Selain itu, pelebaran jalur Puncak II juga menjadi alternatif lainnya. Hal itu akan diputuskan dalam sidang kabinet karena jalur utama Puncak adalah jalur umum. Semua jalan akan diperbaiki dari bawah dengan melakukan metode kupas, sekitar satu minggu lamanya.
”Di sidang kabinet ini, prioritas menata jalur Puncak I. Penetapan PKL satu tempat yang berjualan, bukan digusur. Tanah BUMN diinventarisasi untuk bisa dipakai. Kami dukung untuk tata kembali,” sambung Basuki.
Kata dia, semua anggaran sudah disiapkan untuk mengelola jalur Puncak ini. Percepatan ini harus terus dilakukan, mengingat jalur Puncak adalah jalur yang dibutuhkan orang banyak.
”Akan kami tangani semua karena jalur utama. Seminimal mungkin ditutup. Kalau seminggu selesai, kita akan geser jalan sehingga bisa dipakai sambil memperbaiki jalan yang longsor,” bebernya.
Sementara itu, hasil studi Pusat Vulkanologi Mitigasi Bencana dan Geologi (PVMBG) memperlihatkan, ada sejumlah faktor yang menjadi pemicu terjadinya longsor di jalur Puncak. Di antaranya, faktor geologi, morfologi, vegetasi, dan keairan.
Perekayasa Madya PVMBG, Imam Santosa menjelaskan, geologi di jalur Puncak adalah bebatuan api tua, jadi memiliki lava. Tanahnya pun terjadi pelapukan dengan ketebalan dua sampai tiga sentimeter. “Korositas di sini tinggi, sehingga mudah jenuh air,” kata dia ketika ditemui Radar Bogor di lokasi yang sama kemarin.

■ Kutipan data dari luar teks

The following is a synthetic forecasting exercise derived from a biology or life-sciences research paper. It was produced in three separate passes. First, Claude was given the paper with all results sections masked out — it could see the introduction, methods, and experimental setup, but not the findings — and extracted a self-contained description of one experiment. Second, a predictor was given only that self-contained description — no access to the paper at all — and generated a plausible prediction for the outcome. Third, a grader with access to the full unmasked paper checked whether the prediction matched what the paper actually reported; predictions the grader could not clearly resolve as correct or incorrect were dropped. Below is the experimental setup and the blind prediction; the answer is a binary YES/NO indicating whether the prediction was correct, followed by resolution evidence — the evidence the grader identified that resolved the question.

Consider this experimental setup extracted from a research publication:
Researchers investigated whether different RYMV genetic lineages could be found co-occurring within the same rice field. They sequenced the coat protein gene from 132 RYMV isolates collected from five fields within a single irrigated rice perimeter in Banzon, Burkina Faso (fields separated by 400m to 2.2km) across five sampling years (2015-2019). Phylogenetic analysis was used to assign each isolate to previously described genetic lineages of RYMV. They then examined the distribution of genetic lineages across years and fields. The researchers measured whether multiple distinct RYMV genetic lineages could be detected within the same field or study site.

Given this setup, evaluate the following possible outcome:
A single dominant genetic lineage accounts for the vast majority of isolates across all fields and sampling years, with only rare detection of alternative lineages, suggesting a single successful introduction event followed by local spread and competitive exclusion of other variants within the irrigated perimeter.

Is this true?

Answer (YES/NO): NO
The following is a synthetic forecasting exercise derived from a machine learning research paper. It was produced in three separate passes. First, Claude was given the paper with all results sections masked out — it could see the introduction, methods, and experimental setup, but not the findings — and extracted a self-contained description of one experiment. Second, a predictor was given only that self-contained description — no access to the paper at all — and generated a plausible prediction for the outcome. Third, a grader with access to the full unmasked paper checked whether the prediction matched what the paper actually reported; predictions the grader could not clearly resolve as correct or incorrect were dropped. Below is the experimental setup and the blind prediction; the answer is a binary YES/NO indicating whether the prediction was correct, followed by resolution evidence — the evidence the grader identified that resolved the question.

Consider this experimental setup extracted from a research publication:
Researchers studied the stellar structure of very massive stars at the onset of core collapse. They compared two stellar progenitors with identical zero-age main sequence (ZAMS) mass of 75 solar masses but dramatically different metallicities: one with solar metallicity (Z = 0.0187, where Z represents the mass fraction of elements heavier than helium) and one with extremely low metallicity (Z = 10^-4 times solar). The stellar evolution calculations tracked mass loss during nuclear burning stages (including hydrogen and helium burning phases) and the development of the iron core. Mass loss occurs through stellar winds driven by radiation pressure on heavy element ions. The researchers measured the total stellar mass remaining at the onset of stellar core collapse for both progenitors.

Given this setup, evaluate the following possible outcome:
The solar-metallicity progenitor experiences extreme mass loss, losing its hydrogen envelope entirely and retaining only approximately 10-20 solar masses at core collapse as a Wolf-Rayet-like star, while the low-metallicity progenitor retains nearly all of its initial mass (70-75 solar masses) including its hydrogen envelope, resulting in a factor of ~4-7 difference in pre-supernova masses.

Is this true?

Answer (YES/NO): NO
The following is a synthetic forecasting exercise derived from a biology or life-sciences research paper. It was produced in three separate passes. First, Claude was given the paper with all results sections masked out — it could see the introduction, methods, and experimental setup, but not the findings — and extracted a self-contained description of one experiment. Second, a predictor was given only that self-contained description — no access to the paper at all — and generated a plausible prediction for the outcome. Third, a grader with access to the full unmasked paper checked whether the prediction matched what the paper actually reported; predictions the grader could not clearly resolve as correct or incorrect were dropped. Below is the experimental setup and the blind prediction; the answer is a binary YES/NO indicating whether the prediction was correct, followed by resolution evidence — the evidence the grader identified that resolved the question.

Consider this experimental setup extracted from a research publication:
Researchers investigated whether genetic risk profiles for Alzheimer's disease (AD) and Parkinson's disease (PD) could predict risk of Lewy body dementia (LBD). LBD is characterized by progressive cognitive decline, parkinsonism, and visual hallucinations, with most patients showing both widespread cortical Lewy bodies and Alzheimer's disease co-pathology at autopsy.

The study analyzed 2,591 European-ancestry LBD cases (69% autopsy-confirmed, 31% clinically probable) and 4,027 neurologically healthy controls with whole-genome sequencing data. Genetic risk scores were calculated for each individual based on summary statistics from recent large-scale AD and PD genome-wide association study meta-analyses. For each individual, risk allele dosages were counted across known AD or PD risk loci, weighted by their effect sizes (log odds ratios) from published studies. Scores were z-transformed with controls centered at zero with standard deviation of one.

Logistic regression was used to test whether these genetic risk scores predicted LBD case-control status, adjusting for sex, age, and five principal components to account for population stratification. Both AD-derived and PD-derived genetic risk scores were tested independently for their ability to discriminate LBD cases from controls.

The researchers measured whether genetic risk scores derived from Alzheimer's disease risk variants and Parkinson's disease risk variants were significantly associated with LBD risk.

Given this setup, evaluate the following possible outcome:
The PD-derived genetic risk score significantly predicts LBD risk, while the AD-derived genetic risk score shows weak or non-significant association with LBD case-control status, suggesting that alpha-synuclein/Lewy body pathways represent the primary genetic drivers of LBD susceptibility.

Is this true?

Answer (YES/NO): NO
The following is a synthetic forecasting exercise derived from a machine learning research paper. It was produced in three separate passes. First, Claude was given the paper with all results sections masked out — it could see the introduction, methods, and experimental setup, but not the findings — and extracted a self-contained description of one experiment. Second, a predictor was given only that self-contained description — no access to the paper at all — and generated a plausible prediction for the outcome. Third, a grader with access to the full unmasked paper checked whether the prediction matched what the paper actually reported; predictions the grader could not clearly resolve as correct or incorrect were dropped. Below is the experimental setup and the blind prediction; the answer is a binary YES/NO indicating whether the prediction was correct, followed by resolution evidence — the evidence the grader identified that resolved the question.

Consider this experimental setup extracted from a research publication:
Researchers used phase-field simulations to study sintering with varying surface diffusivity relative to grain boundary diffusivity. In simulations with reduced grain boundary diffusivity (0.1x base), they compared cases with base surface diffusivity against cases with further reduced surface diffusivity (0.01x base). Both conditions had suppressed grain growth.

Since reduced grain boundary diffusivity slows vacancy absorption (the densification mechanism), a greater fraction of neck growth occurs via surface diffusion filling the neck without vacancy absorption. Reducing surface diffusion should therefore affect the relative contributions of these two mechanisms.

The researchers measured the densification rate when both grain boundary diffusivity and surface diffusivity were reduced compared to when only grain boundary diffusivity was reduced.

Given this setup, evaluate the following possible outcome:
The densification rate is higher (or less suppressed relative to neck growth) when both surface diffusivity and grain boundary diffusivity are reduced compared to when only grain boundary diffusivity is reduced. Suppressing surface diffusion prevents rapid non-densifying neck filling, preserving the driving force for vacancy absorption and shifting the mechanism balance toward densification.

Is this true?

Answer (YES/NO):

Kondisi ini diperparah oleh hujan dengan intensitas tinggi pada Minggu (4/2) lalu hingga Senin pagi kemarin. Air hujan yang terus mengguyur, tanah menjadi mudah bergerak, seiring dengan bebatuan hingga akhirnya menyebabkan longsor.
Faktor kedua adalah morfologi, di mana kawasan Puncak ini memiliki kontur perbukitan yang curam. Kondisi ini mengakibatkan kemungkinan longsor semakin besar. Keairan juga menjadi faktor penunjang longsor.
Banyak percikan air pada tebing yang diakibatkan tidak adanya penataan keairan baik. “Akibatnya, bebatuan dan tanah yang jenuh air itu semakin mudah bergerak,” sambung Imam.
Faktor yang tidak kalah penting adalah perubahan tata ruang. Menurut Imam, longsor yang merupakan salah satu bencana geologi ini banyak dipengaruhi oleh ulah manusia, di samping alam.
Atas saran Kementerian PUPR yang merekomendasikan pemangkasan tebing untuk menghindari bencana longsor berikutnya, Imam memberikan satu poin anjuran. “Pastikan drainase baik, terasering juga dibangun dengan kokoh dan dilakukan penguatan lereng,” ucapnya.
Imam juga merekomendasikan agar jumlah kendaraan yang melintas di jalur Puncak ini bisa dikurangi. Sebab, getaran dari kendaraan bermotor mengakibatkan konstruksi tanah dan bebatuan semakin lemah untuk menahan gerakan tanah. Dampaknya, kemungkinan longsor kian besar.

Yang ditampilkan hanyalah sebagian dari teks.